What to do:
A - Please reproduce the communication-traps article from "Many people lead" to "the other person.".
B - Carry the article on relationship communication traps forward from its last sentence.

━━━━━ Page

Conversational Landmines: Avoiding 7 Common Communication Traps

INTRODUCTION

In intimate relationships, it's not uncommon for partners to develop patterns of interaction that hinder rather than help their connection. Issues may arise from a variety of sources, such as differences in communication styles, unexpressed needs, or the inability to navigate conflict constructively. Over time, these issues can compound, transforming minor misunderstandings into entrenched resentments, unless couples actively work to address them.

Understanding these pitfalls is the first step toward fostering a more resilient and supportive partnership. The following sections outline 7 common communication traps to help enhance dialogue, improve listening skills, and strengthen the foundation of trust essential for any healthy relationship.


KEY TAKEAWAYS

  • Know what you want before starting a conversation to give you clarity and focus.

  • Focusing on figuring out who is more right is a losing strategy.

  • Make time to openly explore emotional issues that may underlie the present conflict.


GETTING STARTED

Ineffective Communication

Despite good intentions to improve a relationship, it can become quite difficult to avoid some of the most common traps of communication and approach loved ones as adversaries to be defeated.

But when differences of opinion lead to hurt feelings, you still have the power to reinstitute a desire to be seen as allies and not foes.

The following are 7 issues often present in conflict discussions and how you can start addressing them to create a calm and respectful emotional field to improve your relationship.


TRAP #1

Not Knowing What You Want

Many people lead with their emotions in conversations without knowing what it is they’re actually hoping to accomplish in talking to the other person.


Be clear ahead of time about what you want. If you don’t know, take a moment and reflect on your priorities. 


Are you looking for:

  • Empathy and support?

  • Help solving a problem?

  • Wanting to vent?

  • Wanting to assert a boundary?

  • Getting a need met?

Once you know, think about how you will need to show up to the conversation to increase your chances of getting what you want. This will help improve your relationship.

If you’re not clear with yourself about what you want, then you can’t reasonably expect the other person to know what you want and be able to give it to you.

━━━━━━━━━━
━━━━━ Data listing

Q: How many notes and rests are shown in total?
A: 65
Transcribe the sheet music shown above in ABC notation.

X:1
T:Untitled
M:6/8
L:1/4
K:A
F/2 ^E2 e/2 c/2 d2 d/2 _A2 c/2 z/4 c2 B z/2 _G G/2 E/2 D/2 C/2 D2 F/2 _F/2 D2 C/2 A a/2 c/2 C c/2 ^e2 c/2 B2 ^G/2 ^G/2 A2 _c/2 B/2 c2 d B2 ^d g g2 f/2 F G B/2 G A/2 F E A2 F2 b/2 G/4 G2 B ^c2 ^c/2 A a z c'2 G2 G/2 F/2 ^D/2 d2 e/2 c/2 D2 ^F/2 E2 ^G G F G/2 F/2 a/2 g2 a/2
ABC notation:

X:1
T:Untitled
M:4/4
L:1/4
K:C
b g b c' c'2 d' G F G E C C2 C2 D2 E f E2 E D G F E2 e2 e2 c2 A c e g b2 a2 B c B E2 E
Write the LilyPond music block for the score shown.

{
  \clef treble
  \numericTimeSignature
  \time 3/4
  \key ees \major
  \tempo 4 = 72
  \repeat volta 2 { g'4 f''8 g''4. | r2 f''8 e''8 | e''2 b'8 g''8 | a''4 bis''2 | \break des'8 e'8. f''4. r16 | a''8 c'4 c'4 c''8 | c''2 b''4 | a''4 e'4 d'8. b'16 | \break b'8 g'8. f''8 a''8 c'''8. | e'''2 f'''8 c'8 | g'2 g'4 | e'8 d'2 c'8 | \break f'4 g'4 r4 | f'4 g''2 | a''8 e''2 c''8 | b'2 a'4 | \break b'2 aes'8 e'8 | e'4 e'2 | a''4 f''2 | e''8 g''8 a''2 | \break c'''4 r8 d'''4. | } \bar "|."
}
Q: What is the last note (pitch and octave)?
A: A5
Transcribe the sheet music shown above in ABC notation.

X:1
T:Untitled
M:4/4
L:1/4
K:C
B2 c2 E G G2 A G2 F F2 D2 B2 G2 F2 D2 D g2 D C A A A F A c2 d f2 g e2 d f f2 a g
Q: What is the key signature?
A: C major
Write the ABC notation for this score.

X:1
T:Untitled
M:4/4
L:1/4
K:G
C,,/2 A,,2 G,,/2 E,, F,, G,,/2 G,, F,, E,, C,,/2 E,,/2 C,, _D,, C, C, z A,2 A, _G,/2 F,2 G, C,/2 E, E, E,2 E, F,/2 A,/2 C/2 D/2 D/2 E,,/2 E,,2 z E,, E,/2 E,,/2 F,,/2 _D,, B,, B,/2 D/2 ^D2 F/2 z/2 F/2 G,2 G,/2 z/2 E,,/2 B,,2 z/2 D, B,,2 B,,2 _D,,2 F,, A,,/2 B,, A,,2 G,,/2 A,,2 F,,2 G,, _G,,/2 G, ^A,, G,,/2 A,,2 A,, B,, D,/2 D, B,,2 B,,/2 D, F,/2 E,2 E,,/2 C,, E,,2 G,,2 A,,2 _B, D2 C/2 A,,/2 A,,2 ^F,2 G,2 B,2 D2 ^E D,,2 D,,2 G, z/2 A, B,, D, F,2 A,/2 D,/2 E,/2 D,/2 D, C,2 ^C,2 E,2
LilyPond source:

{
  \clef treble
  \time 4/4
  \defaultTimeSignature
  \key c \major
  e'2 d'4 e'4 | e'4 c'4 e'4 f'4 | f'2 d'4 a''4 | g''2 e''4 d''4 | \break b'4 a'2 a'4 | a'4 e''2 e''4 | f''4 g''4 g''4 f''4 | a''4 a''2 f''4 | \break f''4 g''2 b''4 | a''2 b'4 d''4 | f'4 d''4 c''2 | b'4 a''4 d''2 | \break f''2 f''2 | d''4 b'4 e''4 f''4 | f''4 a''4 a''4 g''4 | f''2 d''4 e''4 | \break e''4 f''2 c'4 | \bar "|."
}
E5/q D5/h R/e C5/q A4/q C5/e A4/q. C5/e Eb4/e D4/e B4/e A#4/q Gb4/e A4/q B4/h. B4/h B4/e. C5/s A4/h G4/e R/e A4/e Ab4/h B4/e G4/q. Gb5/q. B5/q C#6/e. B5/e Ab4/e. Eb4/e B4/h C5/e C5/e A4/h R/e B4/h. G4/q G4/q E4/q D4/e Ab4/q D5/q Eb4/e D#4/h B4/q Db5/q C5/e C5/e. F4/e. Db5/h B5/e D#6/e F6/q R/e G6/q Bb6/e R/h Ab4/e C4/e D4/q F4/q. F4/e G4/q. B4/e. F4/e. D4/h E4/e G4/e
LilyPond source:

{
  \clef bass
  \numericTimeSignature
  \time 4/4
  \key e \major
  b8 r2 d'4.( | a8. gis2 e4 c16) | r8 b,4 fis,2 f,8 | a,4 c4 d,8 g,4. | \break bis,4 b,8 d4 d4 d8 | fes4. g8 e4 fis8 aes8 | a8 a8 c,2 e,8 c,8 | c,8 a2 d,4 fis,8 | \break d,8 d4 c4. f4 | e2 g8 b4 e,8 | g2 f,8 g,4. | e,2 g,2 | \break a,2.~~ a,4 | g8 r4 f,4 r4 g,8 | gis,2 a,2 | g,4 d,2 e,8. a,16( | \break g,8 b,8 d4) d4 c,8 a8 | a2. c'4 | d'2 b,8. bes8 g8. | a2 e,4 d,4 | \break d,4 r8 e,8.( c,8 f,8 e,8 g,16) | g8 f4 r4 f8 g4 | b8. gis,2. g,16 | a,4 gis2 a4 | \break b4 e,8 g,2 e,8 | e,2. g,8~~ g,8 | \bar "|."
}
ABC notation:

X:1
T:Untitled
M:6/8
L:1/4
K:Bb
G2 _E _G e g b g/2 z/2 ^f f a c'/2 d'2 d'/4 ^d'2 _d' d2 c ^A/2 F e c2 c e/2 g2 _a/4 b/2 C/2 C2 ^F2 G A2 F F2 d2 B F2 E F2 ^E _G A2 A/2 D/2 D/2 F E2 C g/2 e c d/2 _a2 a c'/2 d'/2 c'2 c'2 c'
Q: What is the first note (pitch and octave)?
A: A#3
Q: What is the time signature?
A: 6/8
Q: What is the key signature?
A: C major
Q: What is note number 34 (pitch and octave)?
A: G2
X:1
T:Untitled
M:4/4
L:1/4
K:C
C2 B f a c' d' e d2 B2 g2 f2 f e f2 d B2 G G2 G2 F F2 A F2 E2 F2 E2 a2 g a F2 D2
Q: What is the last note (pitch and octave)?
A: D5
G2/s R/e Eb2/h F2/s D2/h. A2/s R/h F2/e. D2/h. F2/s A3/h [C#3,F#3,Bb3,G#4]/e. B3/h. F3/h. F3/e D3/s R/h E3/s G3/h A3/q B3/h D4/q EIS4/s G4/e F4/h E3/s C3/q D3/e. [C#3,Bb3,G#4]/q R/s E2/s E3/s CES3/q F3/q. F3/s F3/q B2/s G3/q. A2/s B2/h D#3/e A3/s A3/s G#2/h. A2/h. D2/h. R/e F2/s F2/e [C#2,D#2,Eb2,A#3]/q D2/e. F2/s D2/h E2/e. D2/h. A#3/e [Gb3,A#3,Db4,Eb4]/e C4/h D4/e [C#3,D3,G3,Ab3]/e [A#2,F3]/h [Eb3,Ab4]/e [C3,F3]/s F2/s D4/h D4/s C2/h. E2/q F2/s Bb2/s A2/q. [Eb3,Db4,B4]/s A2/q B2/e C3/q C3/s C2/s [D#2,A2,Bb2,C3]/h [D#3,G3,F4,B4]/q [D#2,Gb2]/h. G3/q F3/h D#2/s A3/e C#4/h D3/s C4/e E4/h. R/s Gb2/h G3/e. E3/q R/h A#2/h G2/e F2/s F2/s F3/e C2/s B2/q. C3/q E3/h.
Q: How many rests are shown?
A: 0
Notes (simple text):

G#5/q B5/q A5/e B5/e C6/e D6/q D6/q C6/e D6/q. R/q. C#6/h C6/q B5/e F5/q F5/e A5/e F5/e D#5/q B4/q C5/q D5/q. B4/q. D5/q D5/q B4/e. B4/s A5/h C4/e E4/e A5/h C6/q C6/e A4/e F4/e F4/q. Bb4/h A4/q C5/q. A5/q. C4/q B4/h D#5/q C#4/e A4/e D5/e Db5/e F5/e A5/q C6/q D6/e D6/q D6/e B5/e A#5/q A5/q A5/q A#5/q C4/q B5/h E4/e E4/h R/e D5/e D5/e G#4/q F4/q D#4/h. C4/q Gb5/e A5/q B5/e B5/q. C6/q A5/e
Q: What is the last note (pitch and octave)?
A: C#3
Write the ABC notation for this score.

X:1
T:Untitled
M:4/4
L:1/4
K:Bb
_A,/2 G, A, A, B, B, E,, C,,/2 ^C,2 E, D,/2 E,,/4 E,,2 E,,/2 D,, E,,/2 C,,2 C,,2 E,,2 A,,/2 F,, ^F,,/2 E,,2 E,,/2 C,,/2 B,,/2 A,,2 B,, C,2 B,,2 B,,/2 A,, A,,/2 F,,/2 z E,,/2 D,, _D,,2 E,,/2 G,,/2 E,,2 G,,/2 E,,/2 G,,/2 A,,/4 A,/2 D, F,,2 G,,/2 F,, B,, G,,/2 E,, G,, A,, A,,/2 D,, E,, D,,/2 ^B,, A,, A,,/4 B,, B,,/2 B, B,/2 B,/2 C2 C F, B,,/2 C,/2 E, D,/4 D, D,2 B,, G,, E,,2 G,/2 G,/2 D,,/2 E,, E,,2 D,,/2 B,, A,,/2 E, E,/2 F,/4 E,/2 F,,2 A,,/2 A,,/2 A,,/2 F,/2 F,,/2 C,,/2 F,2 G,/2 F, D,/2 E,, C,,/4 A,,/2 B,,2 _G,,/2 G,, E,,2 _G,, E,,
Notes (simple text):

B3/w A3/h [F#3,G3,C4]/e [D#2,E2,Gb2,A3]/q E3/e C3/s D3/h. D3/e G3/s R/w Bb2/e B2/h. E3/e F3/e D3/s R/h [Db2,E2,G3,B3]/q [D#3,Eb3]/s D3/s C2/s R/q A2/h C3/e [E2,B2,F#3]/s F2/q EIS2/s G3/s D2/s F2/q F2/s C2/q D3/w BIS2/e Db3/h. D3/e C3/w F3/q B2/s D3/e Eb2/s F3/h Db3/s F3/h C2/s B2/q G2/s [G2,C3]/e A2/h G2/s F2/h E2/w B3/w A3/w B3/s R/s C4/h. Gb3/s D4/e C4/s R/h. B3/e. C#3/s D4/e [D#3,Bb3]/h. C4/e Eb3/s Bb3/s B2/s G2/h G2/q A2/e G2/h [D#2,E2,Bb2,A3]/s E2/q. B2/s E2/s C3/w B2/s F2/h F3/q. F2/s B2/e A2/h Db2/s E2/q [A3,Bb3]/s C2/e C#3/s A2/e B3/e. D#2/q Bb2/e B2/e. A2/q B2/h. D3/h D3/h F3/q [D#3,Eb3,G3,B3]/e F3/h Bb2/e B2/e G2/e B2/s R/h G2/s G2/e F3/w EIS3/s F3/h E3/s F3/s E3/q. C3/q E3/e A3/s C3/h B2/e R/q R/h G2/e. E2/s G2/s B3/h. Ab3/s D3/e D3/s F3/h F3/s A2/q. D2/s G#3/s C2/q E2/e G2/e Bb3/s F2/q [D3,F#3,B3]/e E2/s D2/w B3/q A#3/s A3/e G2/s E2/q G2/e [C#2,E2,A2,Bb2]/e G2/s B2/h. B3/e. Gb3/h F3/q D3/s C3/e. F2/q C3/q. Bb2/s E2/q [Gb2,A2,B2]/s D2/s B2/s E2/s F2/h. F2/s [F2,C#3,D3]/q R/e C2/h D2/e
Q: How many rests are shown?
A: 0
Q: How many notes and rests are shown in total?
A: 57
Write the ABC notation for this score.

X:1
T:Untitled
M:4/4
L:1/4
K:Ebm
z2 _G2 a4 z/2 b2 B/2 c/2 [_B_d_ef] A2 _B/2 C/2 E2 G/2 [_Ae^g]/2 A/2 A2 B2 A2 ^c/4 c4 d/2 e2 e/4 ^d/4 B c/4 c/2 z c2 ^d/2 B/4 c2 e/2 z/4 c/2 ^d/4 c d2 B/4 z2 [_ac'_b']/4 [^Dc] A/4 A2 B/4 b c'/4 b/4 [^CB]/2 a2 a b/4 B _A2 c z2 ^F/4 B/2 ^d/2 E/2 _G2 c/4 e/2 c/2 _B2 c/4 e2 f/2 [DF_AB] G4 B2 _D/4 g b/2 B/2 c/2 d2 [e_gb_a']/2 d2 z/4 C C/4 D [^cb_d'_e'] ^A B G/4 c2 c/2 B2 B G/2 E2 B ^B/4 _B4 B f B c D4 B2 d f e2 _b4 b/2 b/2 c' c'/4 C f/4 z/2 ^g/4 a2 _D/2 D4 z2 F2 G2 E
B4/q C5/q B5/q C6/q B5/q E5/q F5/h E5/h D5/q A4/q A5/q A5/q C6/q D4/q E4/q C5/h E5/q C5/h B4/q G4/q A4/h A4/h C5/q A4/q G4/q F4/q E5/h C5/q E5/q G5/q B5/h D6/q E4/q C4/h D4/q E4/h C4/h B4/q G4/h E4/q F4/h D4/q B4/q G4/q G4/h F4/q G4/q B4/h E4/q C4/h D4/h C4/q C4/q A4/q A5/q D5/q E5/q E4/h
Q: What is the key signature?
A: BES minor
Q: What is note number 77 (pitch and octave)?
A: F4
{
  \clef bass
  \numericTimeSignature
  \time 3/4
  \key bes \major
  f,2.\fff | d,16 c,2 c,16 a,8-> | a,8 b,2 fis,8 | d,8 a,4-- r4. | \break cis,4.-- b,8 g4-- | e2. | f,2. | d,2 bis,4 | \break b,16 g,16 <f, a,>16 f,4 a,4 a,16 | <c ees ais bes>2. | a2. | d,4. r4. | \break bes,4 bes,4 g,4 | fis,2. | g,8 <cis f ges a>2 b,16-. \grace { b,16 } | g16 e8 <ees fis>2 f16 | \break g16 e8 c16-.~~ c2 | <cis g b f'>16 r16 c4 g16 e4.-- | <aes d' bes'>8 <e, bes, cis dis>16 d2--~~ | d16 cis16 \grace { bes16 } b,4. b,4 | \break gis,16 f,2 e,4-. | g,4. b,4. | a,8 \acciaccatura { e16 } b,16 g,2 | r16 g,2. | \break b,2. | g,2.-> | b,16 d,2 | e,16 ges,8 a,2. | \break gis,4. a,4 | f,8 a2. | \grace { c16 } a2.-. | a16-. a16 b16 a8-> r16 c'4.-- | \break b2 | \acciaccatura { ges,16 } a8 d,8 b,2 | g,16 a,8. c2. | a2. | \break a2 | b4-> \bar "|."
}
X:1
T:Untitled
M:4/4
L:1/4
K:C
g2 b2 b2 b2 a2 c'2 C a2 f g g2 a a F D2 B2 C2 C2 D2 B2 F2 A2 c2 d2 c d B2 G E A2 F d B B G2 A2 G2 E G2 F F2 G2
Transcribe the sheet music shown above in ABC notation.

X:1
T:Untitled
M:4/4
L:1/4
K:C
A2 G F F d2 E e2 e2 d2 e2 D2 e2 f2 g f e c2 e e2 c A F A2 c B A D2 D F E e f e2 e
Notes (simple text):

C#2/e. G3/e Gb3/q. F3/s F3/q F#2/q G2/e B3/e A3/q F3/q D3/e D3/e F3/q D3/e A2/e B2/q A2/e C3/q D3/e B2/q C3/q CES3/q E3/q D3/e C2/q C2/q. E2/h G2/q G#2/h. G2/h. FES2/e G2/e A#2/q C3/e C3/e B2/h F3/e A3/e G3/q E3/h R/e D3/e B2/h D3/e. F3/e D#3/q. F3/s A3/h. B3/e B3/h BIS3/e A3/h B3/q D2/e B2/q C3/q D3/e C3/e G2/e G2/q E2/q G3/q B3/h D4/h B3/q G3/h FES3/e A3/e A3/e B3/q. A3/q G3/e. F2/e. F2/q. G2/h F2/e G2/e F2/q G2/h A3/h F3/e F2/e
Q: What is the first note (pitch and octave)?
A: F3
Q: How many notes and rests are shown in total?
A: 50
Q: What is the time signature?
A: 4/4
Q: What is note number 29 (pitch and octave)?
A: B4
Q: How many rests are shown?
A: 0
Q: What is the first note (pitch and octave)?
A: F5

━━━━━━━━━━

The replies:
A -
Many people lead with their emotions in conversations without knowing what it is they’re actually hoping to accomplish in talking to the other person.

B -
TRAP #2

Pushing For Conversation Before the Other Person is Ready

The harder you lean in and push for a conversation before the other person is mentally and emotionally ready, the harder they’ll lean out to avoid your intensity.

For the pursuer…

The pressure to pursue another person to talk about something often comes from difficulty managing one’s own emotions, such as:

  • Anger

  • Insecurity

  • Worry

  • Longing

  • Hurt

  • Shame

  • Loneliness

We then try to get the object of those feelings to see them, validate them, and “fix” them for us by addressing the particular topic of discussion.

If the other person fails to do this, anger often emerges to keep a protective distance from further hurt and invalidation of our emotional needs, while still pushing for engagement in the hopes of a different response.

The conversation then becomes less about the topic you think you’re discussing and more about seeking connection and emotion regulation.


Lowering the emotional intensity often creates more space for the other person to move in.


For the withdrawer…

Someone who is not ready to have a conversation may be trying to say the following:

  • I’m at my emotional limit and am more likely to respond poorly

  • I want to give you my full attention and right now I can’t do that

  • I don’t know how to give you what you want right now and I need some time

On the other hand, perpetual avoidance of conversations has the potential to become a pattern of passive-aggressive punishment by not giving someone what they need.

If you postpone a conversation, you are responsible for re-engaging in a timely manner.

This gives the pursuer a reason to want to give you a break because they trust that you’ll come back.


TRAP #3

Being Right

Arguing over the details of “what really happened” is adversarial and will not improve your relationship.

It’s a power move that invalidates the other person’s perceptions, shuts them out, and doesn’t accept influence. The unspoken message is that “unless you see things my way, your way of thinking, feeling, and acting is wrong.”

It disrespects your partner’s individuality and personal experiences by implying that “we’re going to solve our differences by not having any differences, because I can’t tolerate you having a different perception of things than me.”


You can’t force agreement. And you can’t force someone to see things your way.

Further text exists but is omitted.